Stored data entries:
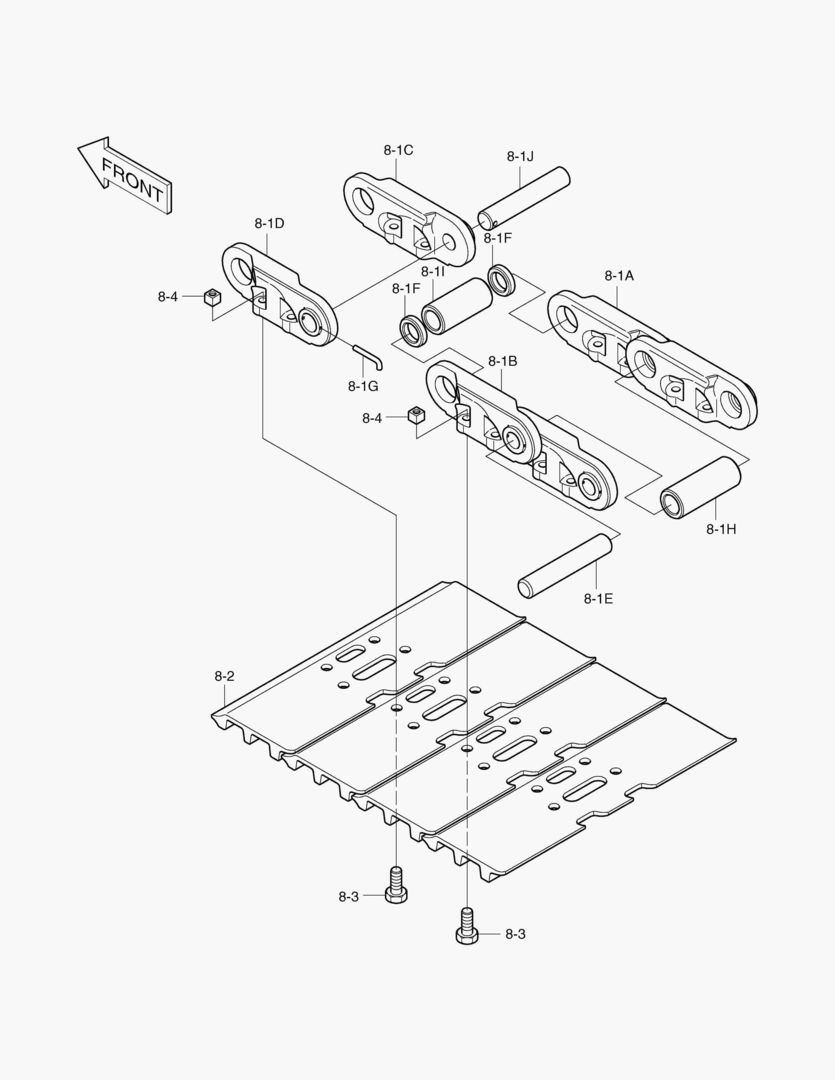 FRONT

8-1C
8-1J
8-1D
8-1F
8-1I
8-1A
8-4
8-1F
8-1G
8-1B
8-4
8-1H
8-1E
8-2
8-3
8-3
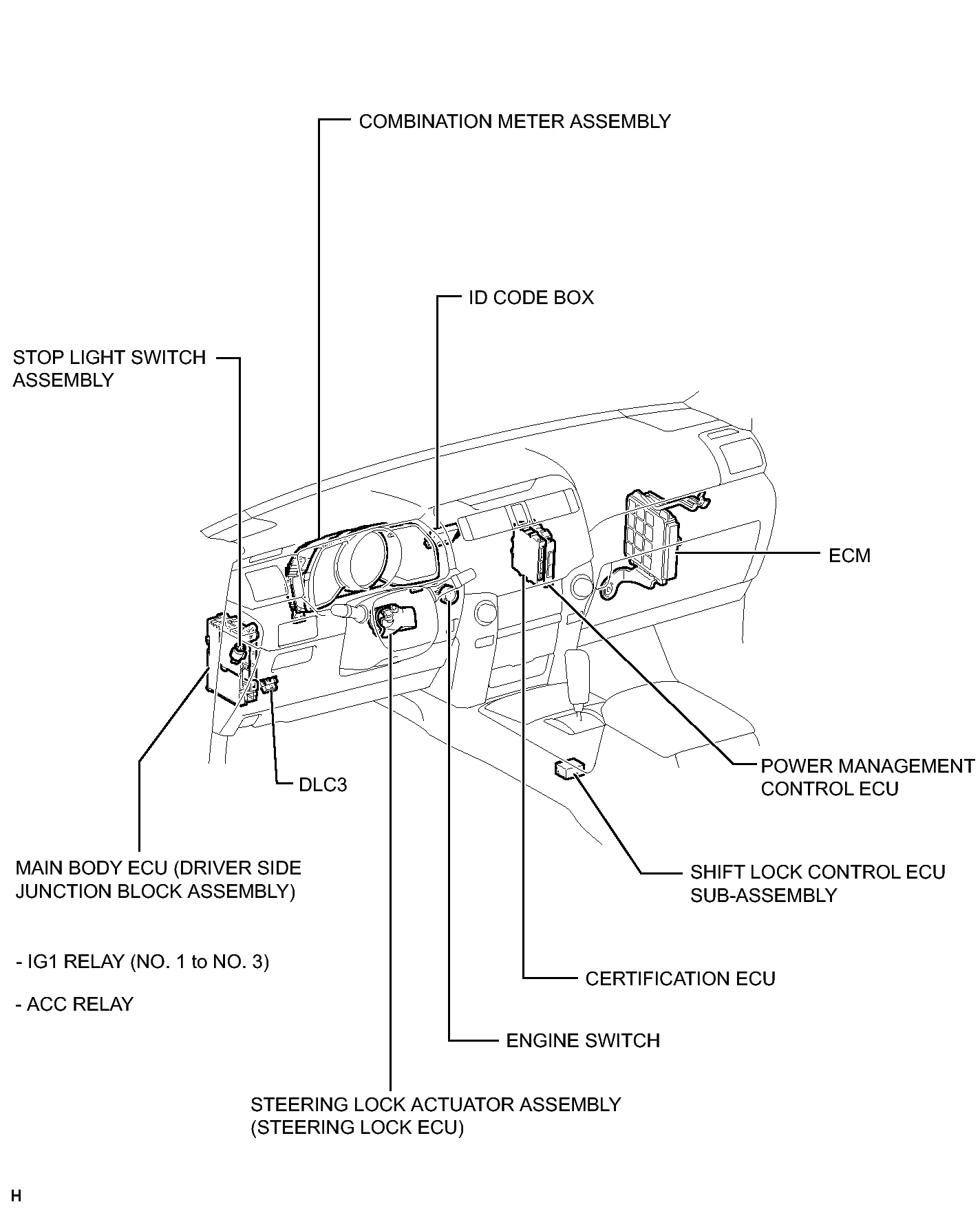 COMBINATION METER ASSEMBLY

ID CODE BOX

STOP LIGHT SWITCH ASSEMBLY

ECM

POWER MANAGEMENT CONTROL ECU

DLC3

MAIN BODY ECU (DRIVER SIDE JUNCTION BLOCK ASSEMBLY)

SHIFT LOCK CONTROL ECU SUB-ASSEMBLY

- IG1 RELAY (NO. 1 to NO. 3)

- ACC RELAY

CERTIFICATION ECU

ENGINE SWITCH

STEERING LOCK ACTUATOR ASSEMBLY (STEERING LOCK ECU)

H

Exercise requirements
Omit the pictures, then copy out all the data exactly as it stands.

Finished exercise
 FRONT

8-1C
8-1J
8-1D
8-1F
8-1I
8-1A
8-4
8-1F
8-1G
8-1B
8-4
8-1H
8-1E
8-2
8-3
8-3
 COMBINATION METER ASSEMBLY

ID CODE BOX

STOP LIGHT SWITCH ASSEMBLY

ECM

POWER MANAGEMENT CONTROL ECU

DLC3

MAIN BODY ECU (DRIVER SIDE JUNCTION BLOCK ASSEMBLY)

SHIFT LOCK CONTROL ECU SUB-ASSEMBLY

- IG1 RELAY (NO. 1 to NO. 3)

- ACC RELAY

CERTIFICATION ECU

ENGINE SWITCH

STEERING LOCK ACTUATOR ASSEMBLY (STEERING LOCK ECU)

H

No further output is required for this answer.